## The problem:
Your job is to return every line in the data holding the string "this".

## Working data:

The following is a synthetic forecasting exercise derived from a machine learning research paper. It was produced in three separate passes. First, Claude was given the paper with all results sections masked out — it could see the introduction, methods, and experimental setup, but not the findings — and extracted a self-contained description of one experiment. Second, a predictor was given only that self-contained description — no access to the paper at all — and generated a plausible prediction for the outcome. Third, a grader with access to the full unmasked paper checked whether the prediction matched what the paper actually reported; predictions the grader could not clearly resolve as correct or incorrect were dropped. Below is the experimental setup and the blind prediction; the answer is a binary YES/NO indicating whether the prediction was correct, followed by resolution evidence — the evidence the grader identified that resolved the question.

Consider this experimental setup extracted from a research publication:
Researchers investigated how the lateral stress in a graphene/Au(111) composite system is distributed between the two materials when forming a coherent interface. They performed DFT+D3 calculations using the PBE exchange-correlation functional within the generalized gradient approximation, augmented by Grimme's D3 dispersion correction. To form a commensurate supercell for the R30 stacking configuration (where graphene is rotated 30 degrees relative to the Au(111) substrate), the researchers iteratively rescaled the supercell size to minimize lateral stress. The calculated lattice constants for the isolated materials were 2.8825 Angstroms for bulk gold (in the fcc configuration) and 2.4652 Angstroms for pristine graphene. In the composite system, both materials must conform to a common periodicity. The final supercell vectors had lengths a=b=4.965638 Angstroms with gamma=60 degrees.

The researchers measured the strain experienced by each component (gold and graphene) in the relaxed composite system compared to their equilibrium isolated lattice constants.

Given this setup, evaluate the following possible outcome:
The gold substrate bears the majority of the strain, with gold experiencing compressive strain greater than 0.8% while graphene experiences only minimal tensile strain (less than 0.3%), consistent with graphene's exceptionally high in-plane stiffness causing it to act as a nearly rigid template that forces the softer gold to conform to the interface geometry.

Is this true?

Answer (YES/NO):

## Exercise output:
Consider this experimental setup extracted from a research publication:
Given this setup, evaluate the following possible outcome:
Is this true?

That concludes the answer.